Publication date: 2020-05-12
Volume: 117 Pages: 10511 - 10519
Publisher: National Academy of Sciences

Author:

Deboutte, Ward
Beller, Leen ; Yinda, Claude Kwe ; Maes, Piet ; de Graaf, Dirk C ; Matthijnssens, Jelle

Keywords:

Science & Technology, Multidisciplinary Sciences, Science & Technology - Other Topics, viral metagenomics, prokaryotic viruses, bacteriophages, Apis mellifera, BACTERIOPHAGES, GUT, SELECTION, ALIGNMENT, RESOURCE, VIRUSES, VERSION, GENES, Animals, Bacteria, Bacteriophages, Bees, Biodiversity, Ecosystem, Gastrointestinal Microbiome, High-Throughput Nucleotide Sequencing, Metagenomics, Phylogeny, Pollination, Symbiosis

Abstract:

Honey bees (Apis mellifera) produce an enormous economic value through their pollination activities and play a central role in the biodiversity of entire ecosystems.
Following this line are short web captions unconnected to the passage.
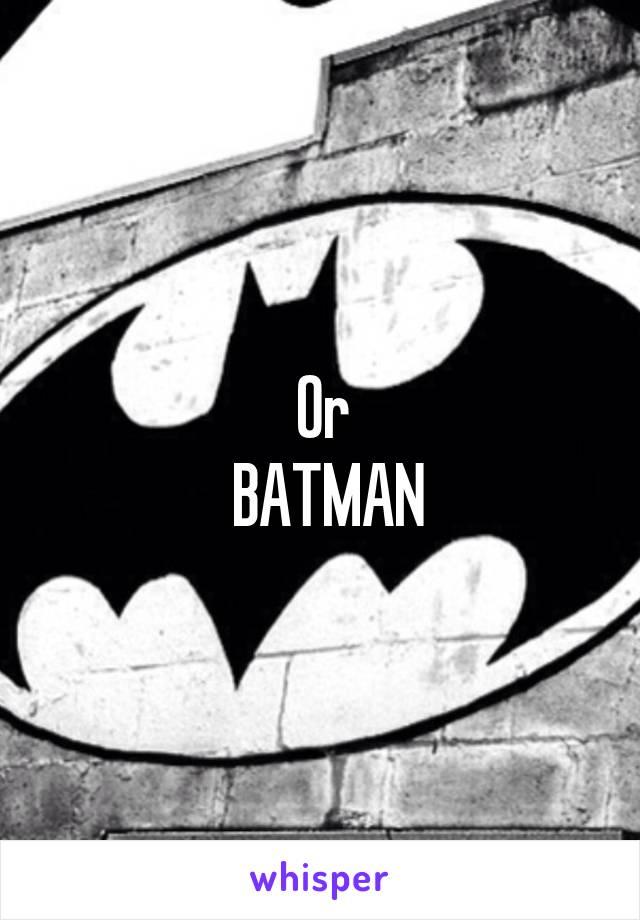 Or  BATMAN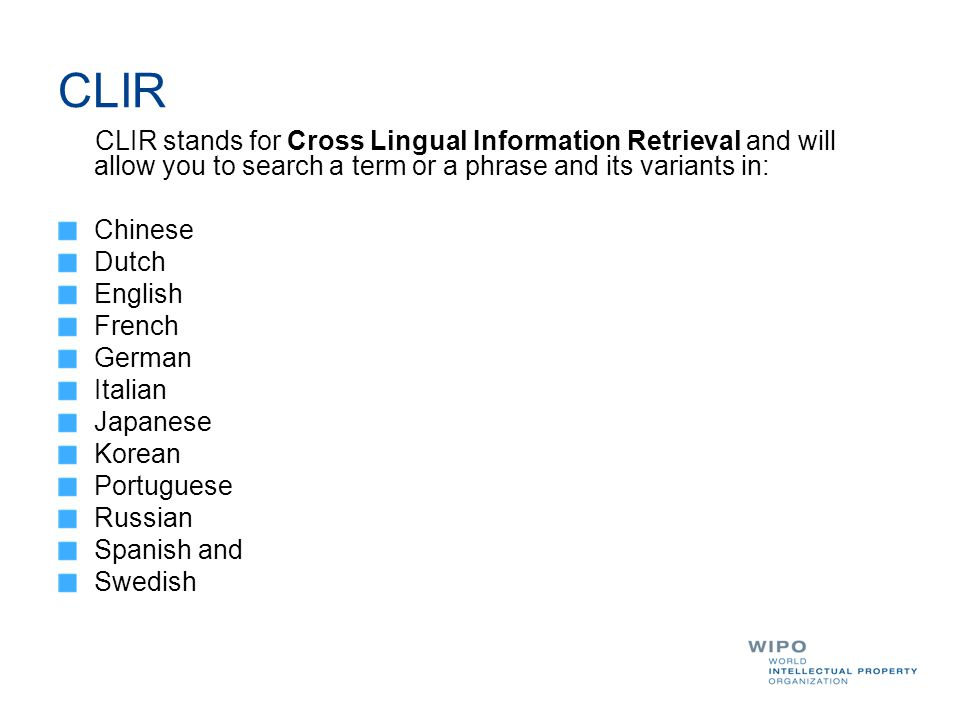 CLIR CLIR stands for Cross Lingual Information Retrieval and will allow you to search a term or a phrase and its variants in: Chinese Dutch English French German Italian Japanese Korean Portuguese Russian Spanish and Swedish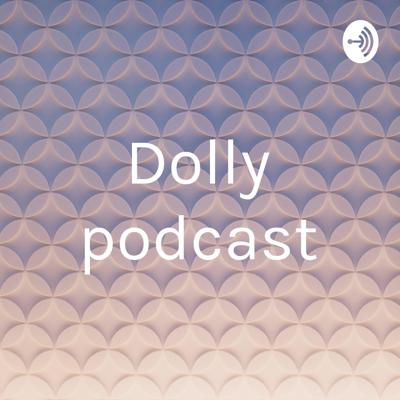 Dolly podcast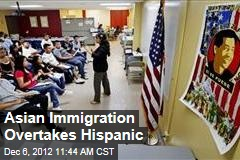 Asian Immigration Overtakes Hispanic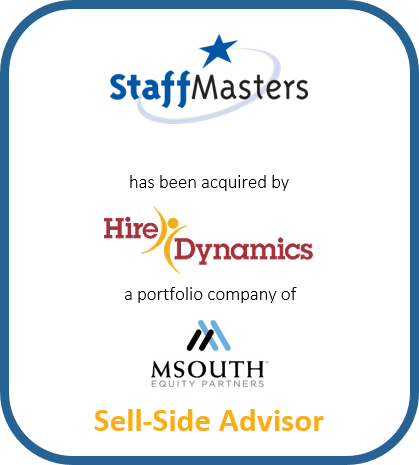 StaffMasters has been acquired by Hire Dynamics a portfolio company of MSOUTH Equity Partners | Sell-Side Advisor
Recent efforts have revealed the substantial influence that the gut microbiota exert on bee development, food digestion, and homeostasis in general. In this study, deep sequencing was used to characterize prokaryotic viral communities associated with honey bees, which was a blind spot in research up until now. The vast majority of the prokaryotic viral populations are novel at the genus level, and most of the encoded proteins comprise unknown functions. Nevertheless, genomes of bacteriophages were predicted to infect nearly every major bee-gut bacterium, and functional annotation and auxiliary metabolic gene discovery imply the potential to influence microbial metabolism. Furthermore, undiscovered genes involved in the synthesis of secondary metabolic biosynthetic gene clusters reflect a wealth of previously untapped enzymatic resources hidden in the bee bacteriophage community.